Starting at the first line of the data, print every line up to and including the one with "class: Aves", but no pictures.
[Start of Attachment]
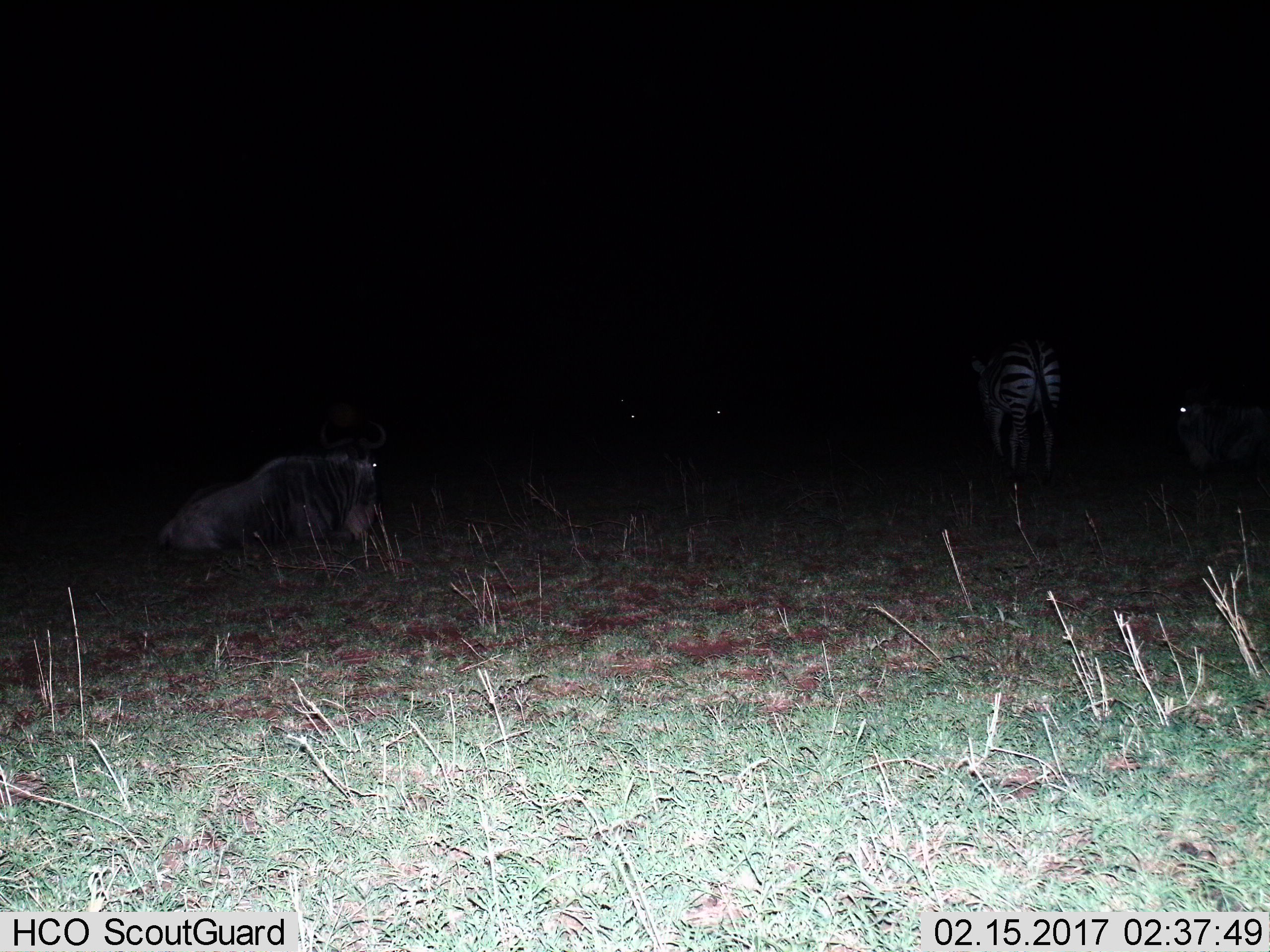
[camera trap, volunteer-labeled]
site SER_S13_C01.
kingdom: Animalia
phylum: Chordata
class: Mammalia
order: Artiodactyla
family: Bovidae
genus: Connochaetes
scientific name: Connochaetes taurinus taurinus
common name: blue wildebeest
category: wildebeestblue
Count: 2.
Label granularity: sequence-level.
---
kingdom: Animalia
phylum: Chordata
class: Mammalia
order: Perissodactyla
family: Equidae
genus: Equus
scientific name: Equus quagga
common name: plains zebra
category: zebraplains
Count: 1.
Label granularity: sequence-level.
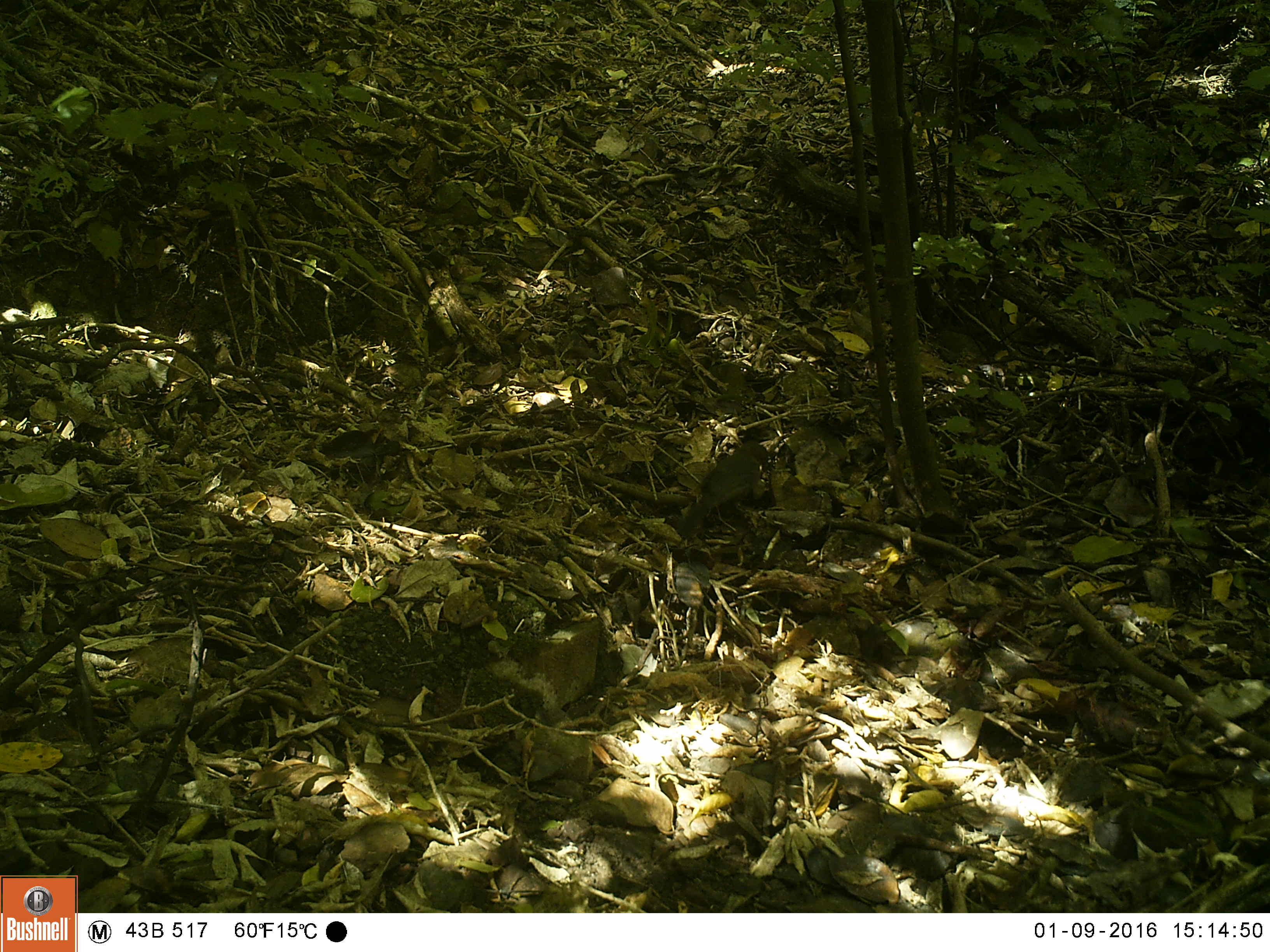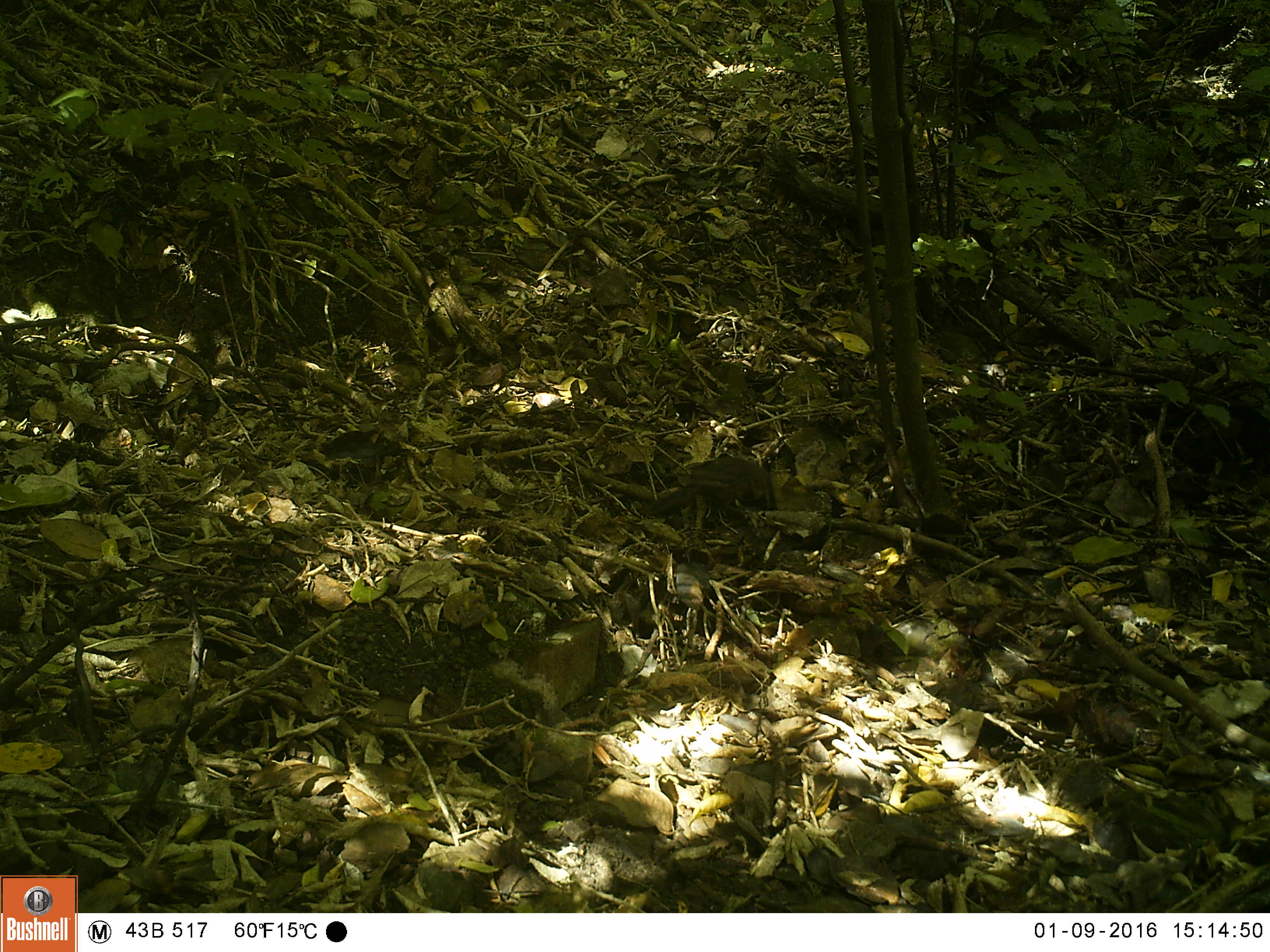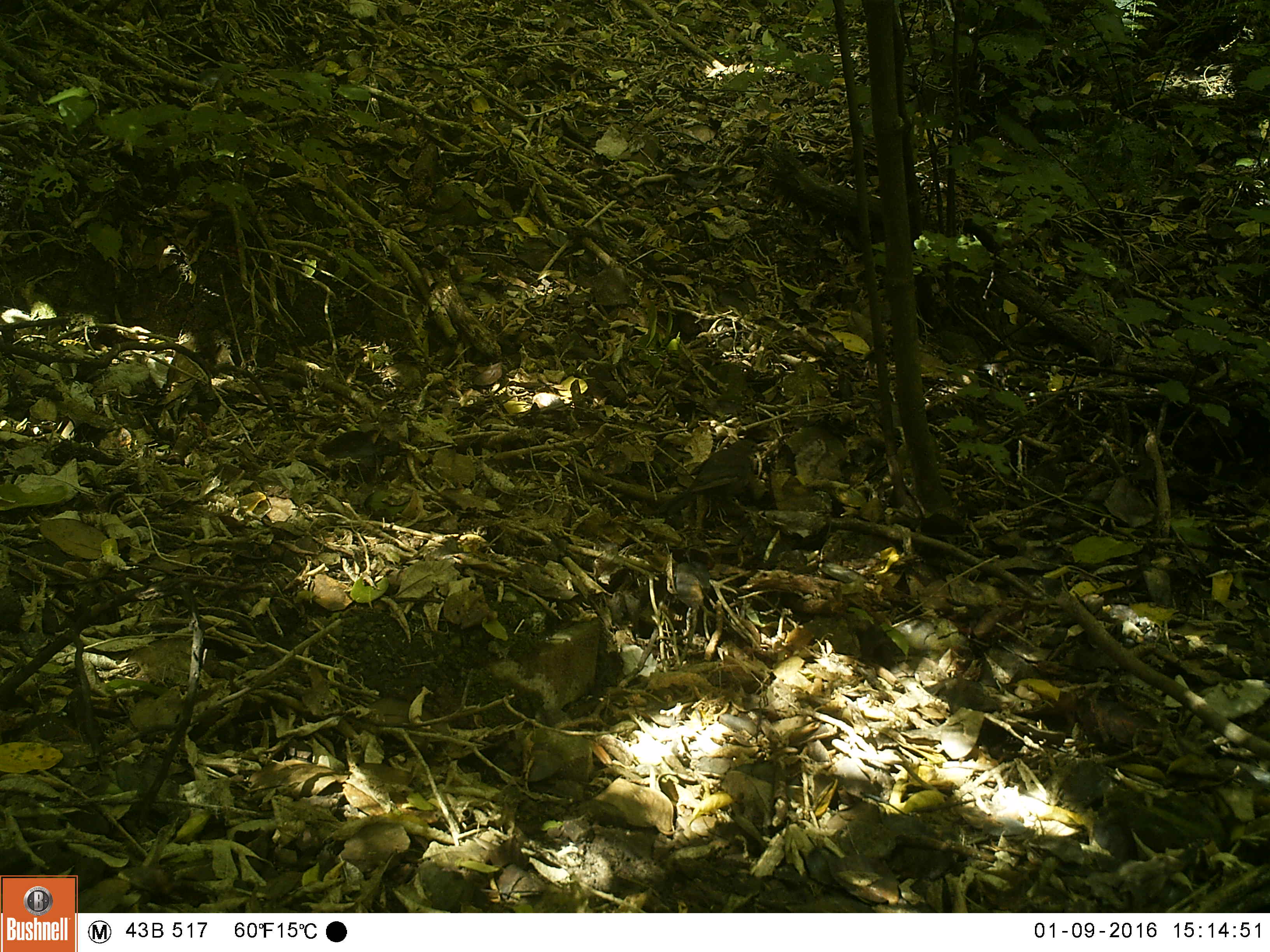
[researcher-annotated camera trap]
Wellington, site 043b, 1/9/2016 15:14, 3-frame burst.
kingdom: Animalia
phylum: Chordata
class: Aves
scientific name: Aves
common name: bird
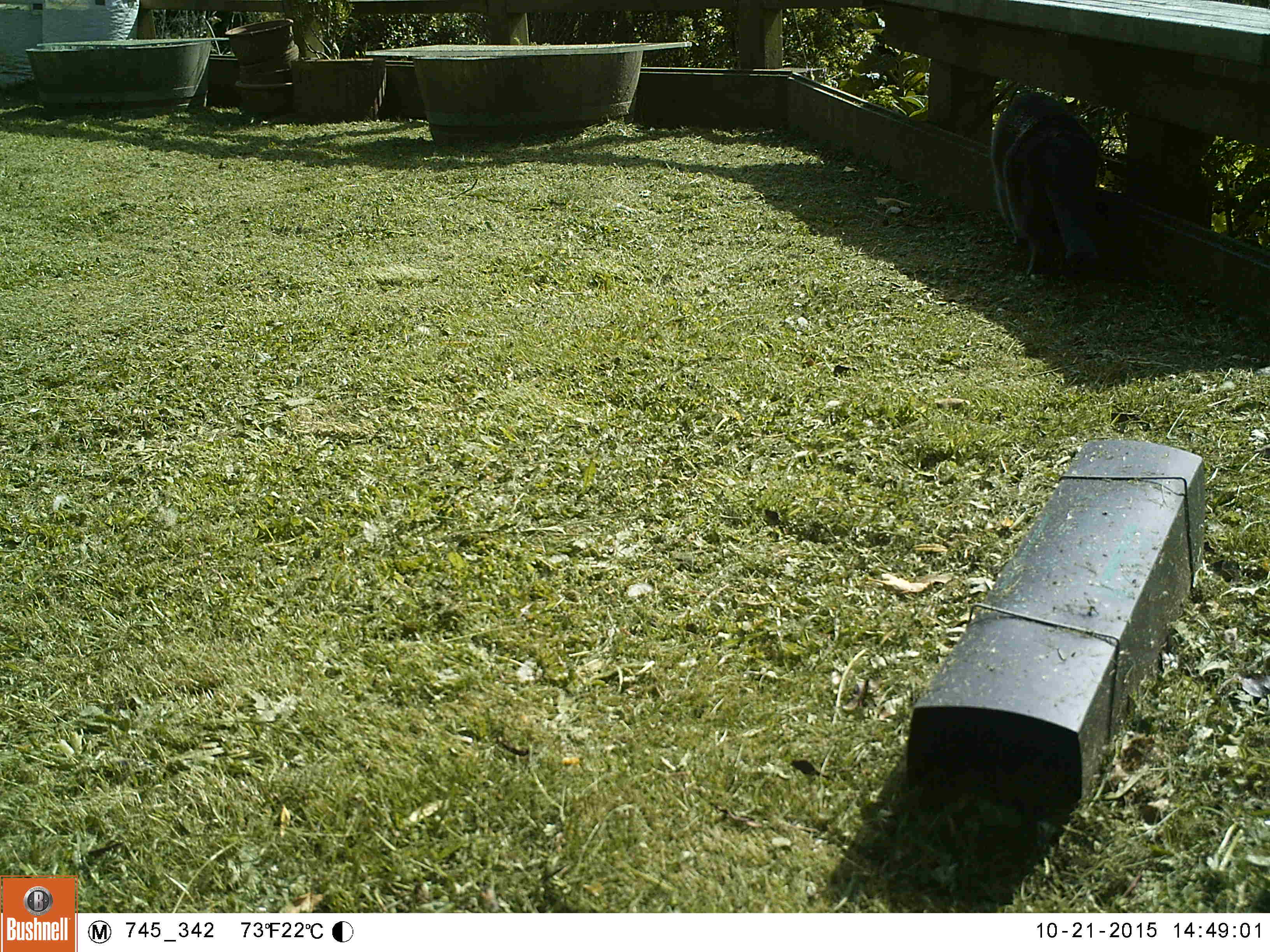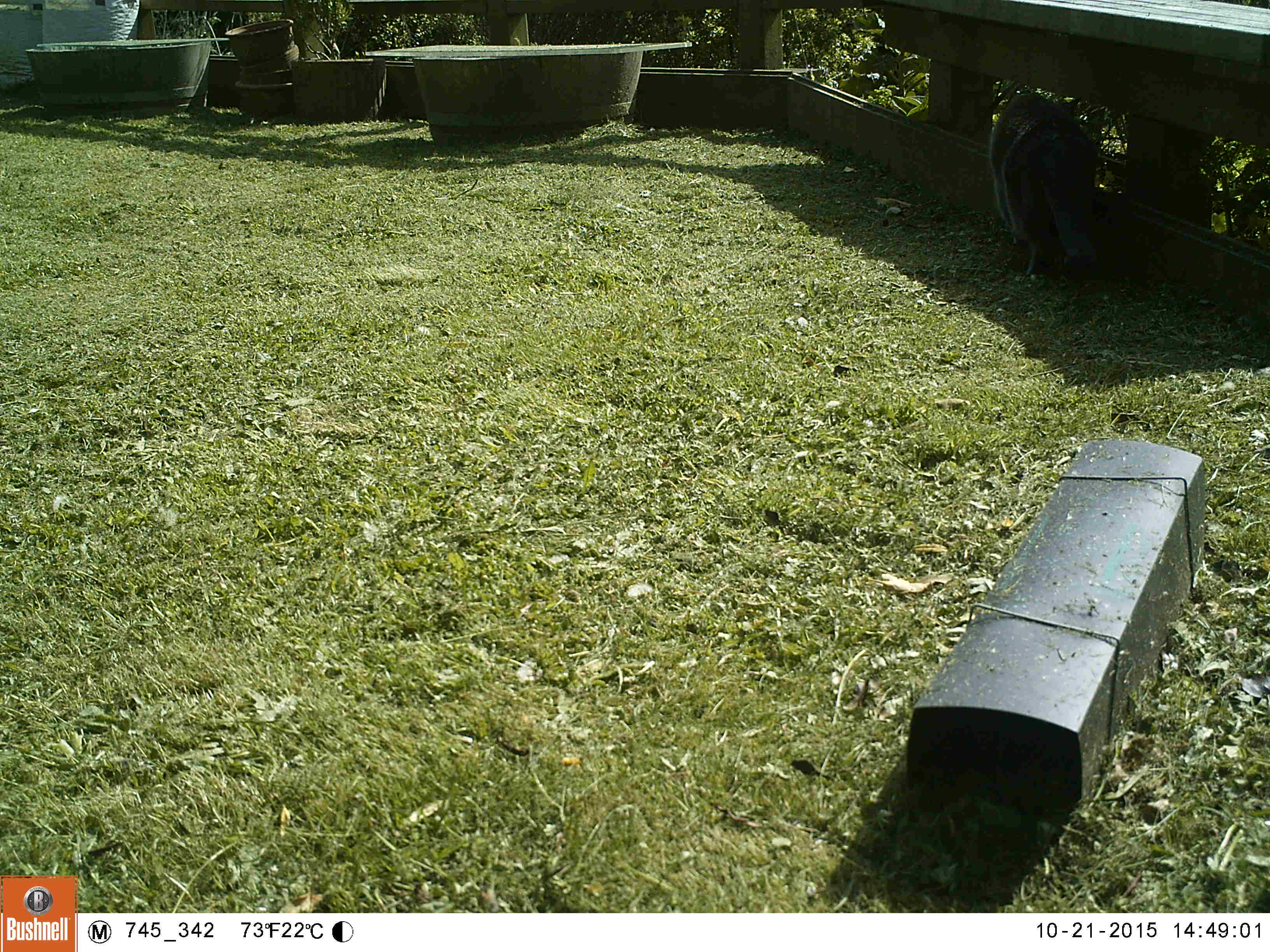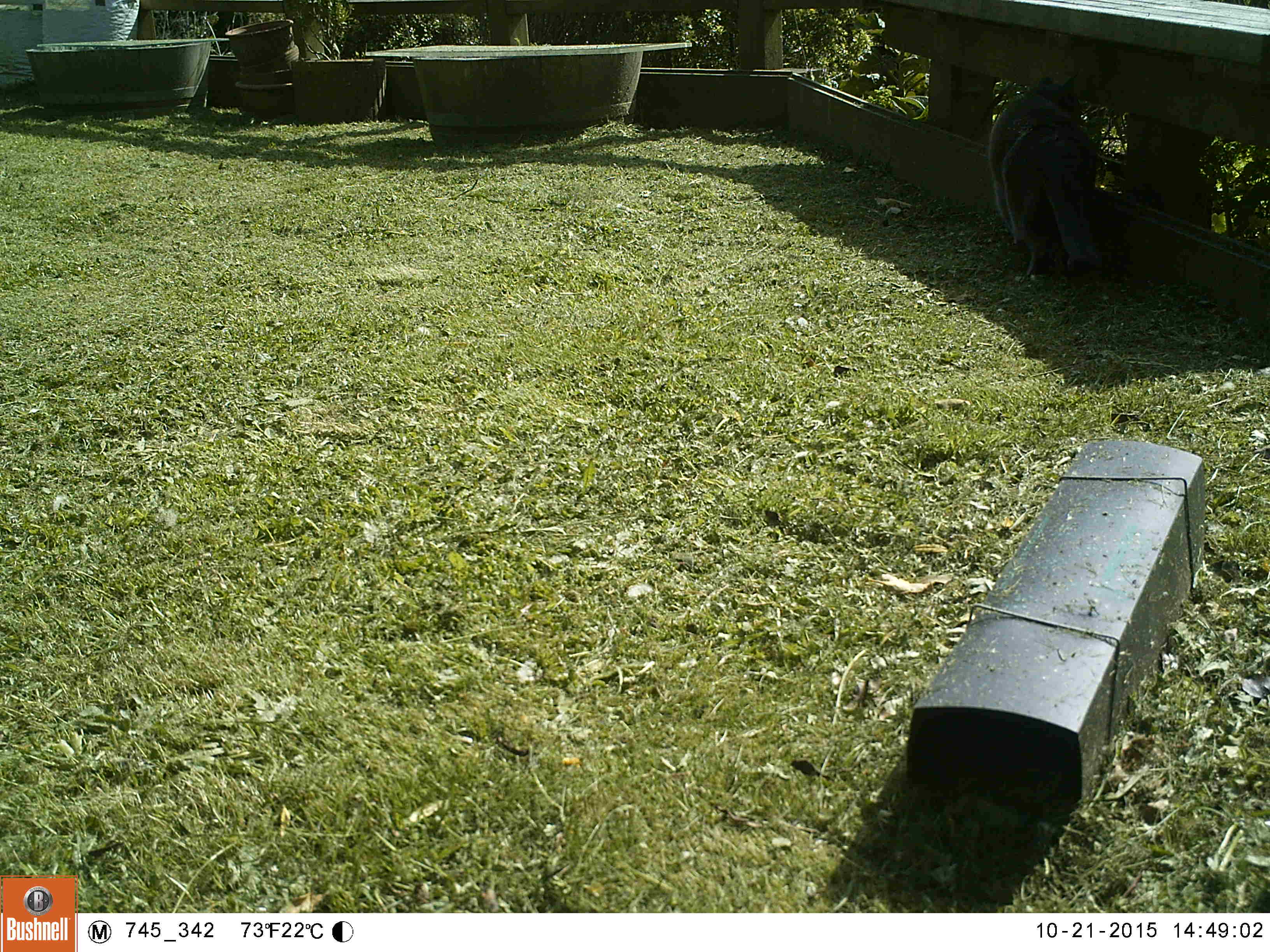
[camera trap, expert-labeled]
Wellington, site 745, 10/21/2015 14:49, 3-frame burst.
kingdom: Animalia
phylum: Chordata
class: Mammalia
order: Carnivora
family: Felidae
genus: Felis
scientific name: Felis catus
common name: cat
[End of Attachment]
ANSWER BOX:
[camera trap, volunteer-labeled]
site SER_S13_C01.
kingdom: Animalia
phylum: Chordata
class: Mammalia
order: Artiodactyla
family: Bovidae
genus: Connochaetes
scientific name: Connochaetes taurinus taurinus
common name: blue wildebeest
category: wildebeestblue
Count: 2.
Label granularity: sequence-level.
---
kingdom: Animalia
phylum: Chordata
class: Mammalia
order: Perissodactyla
family: Equidae
genus: Equus
scientific name: Equus quagga
common name: plains zebra
category: zebraplains
Count: 1.
Label granularity: sequence-level.
[researcher-annotated camera trap]
Wellington, site 043b, 1/9/2016 15:14, 3-frame burst.
kingdom: Animalia
phylum: Chordata
class: Aves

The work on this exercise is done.